2006年06月20日

アーティストであり、アート評論家であるということ 〜その1〜

長い間、わたしはアーティストとアート評論家としての二重生活を送ってきました。約30年間アート評論家として執筆活動を行い、その一方でアーティストとしてスタジオで作品を制作し続け、個展も行っています。先週もBond Streetのギャラリーで抽象画の個展がオープンしたばかり。ギャラリーの窓には私の名前が張られており、ほとんどの作品は既に売却されました。どうしてこのようなことが可能なのか?片方の技術がもう片方を刺激するのか?それとも・・

事実、私は少々特異なアート評論家です。最近、月1回コラムを書いているアート雑誌 "Modern Painters"の中で、「2100万の人々は間違っている。」というタイトルのコラムを書きました。この記事の内容はTate Modernでの成功を手伝った最初の5年間について書いてものです。私は、1970年代に絵画を学ぶ為に美術学校に通っい、だんだんと現代アートの世界に引き込まれていき、絵を描いて生きていこうと心に決めていました。しかし、一方では批評もしたかったのです。しかし、私は自分自身が退屈な世界に身をを置いている現実に気が付いたのです。それは、さほど魅力的ではないオブジェをさも興味のあるように眺める世界、また、閉鎖的なアート評で正当化するだけの世界。私の文章は、常々「酷い」「滑稽だ」「極論」などとの酷評を受けてきた。

作品の描写はほどほどに、そして、明確なコメントと共に、ジョークで人々の気持ちを傷つける。これが私のスタイルですが、ただ感情の放出をしている訳ではありません。最終的な目的はあくまでも、アートの裏側を伝えること。ただ表面上の描写だけではなく、アート自体が何を訴えかけているのか、また、アートの繊細な表現を伝えることです。アートに関して知識のない人々や興味のない人々に、できるだけ分かりやすくアートの良さを伝えたい、これが私の願いです。
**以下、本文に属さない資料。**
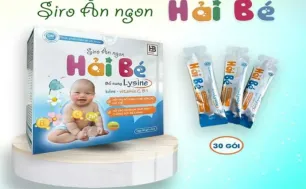 Đề nghị thu hồi toàn quốc sản phẩm Siro ăn ngon Hải Bé do chứa hoạt chất dưới chuẩn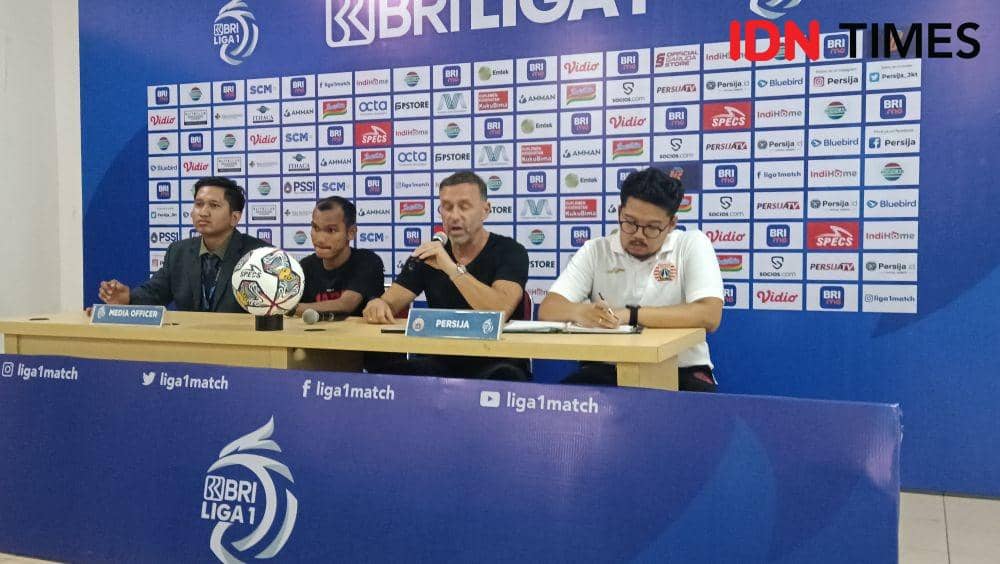 Pelatih Persija, Thomas Doll. (IDN Times/Imam Faishal)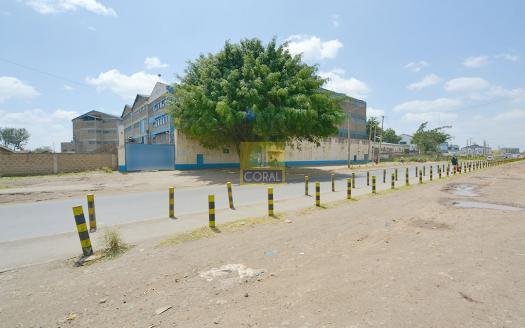 1.7 Acre Industrial Property With Warehouses For Sale On Lunga Lunga Road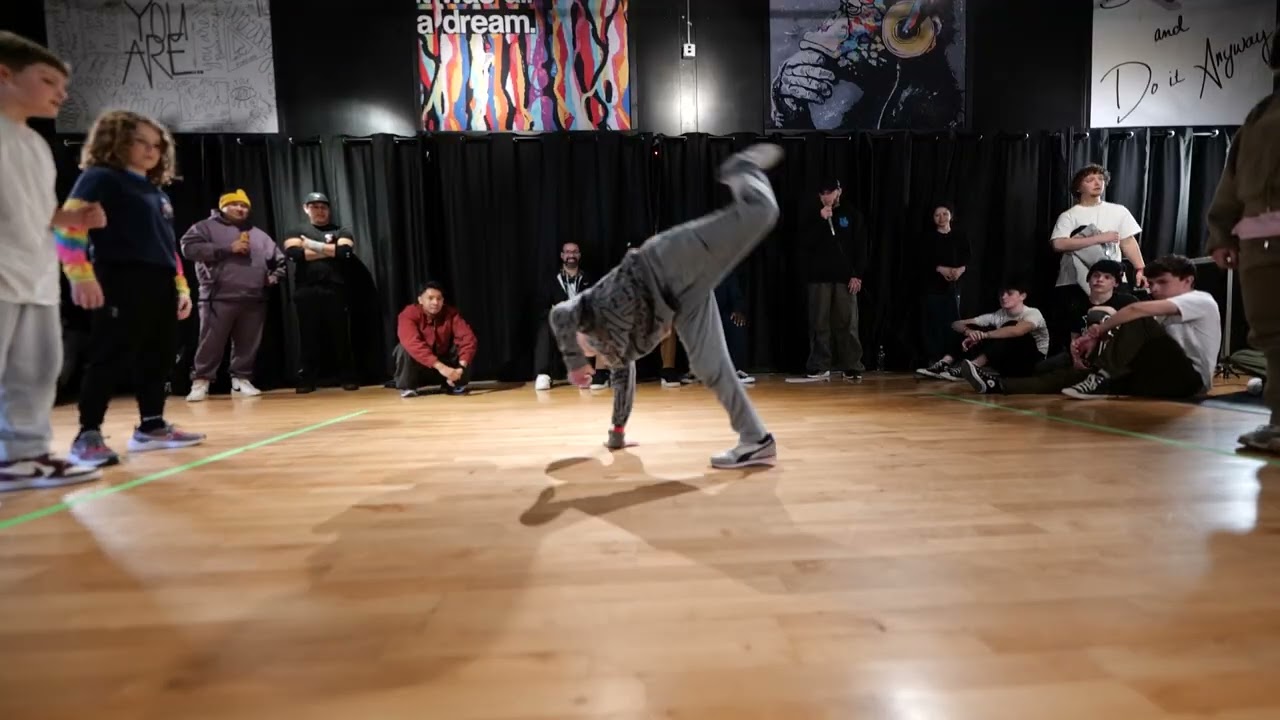 Youth Breaking Finals | Knuckle Heads vs Olivia & Otis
多くの人々にとってアーティストというのは、シリ・ハストベットの小説に出てくるような世界に住んでいると思っているようです。美しいモデルを見て、インスピレーションを受ける。そして、何故かその美しいモデルを一夜を共にする・・そして、その後発表される作品では、その人生における複雑な心情を表している。。それに対する私の見解は、「そんなことがあるかもしれない。ただし、私は全く経験したことがない」でした。